O âme ! J’ai désiré de toute éternité, et avec un amour incroyable, de vous avoir sous la main de ma volonté Ayez donc une ferme confiance en mon amour, qui veille à votre garde. De votre côté, cependant, il est nécessaire que vous vous occupiez de moi de telle sorte qu’aucune autre affaire ne vous arrête dans cette voie d’amour ou vous marchez.
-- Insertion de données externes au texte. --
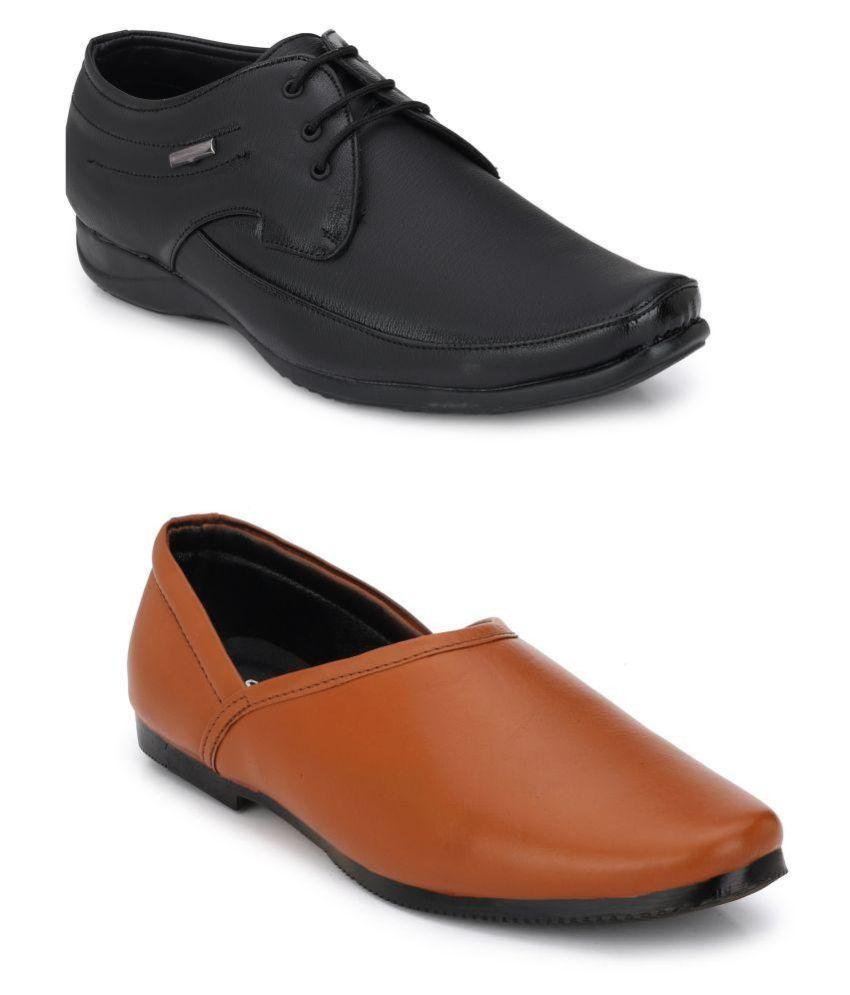 Swiss Formal Shoes Black Formal Shoe Combo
Âme, tachez de bien sentir ce que je désire : il faut que vous vous conserviez dans la justice, que vous soyez forte et généreuse, et que votre cœur soit toujours avec moi. Moyennant cela, je serai moi-même avec vous en toutes vos affaires, et vous ferai jouir d’un repos constant. Soyez toujours sur vos gardes, pour éviter les déceptions, discrète et modérée dans toutes vos œuvres. Cependant, votre conversation avec moi doit être continuelle : car plus on se met en rapport avec moi, et plus on m’aime. Dans ces entretiens continuels avec moi, l’âme devient en quelque sorte domestique, sensible a tout ce qui me touche et finit par se liquéfier au feu de mon amour. Or, ceci est l’indice d’une âme qui répond à la vérité ; car la vérité a dit que l’âme, en présence de la charité, se fond comme la cire.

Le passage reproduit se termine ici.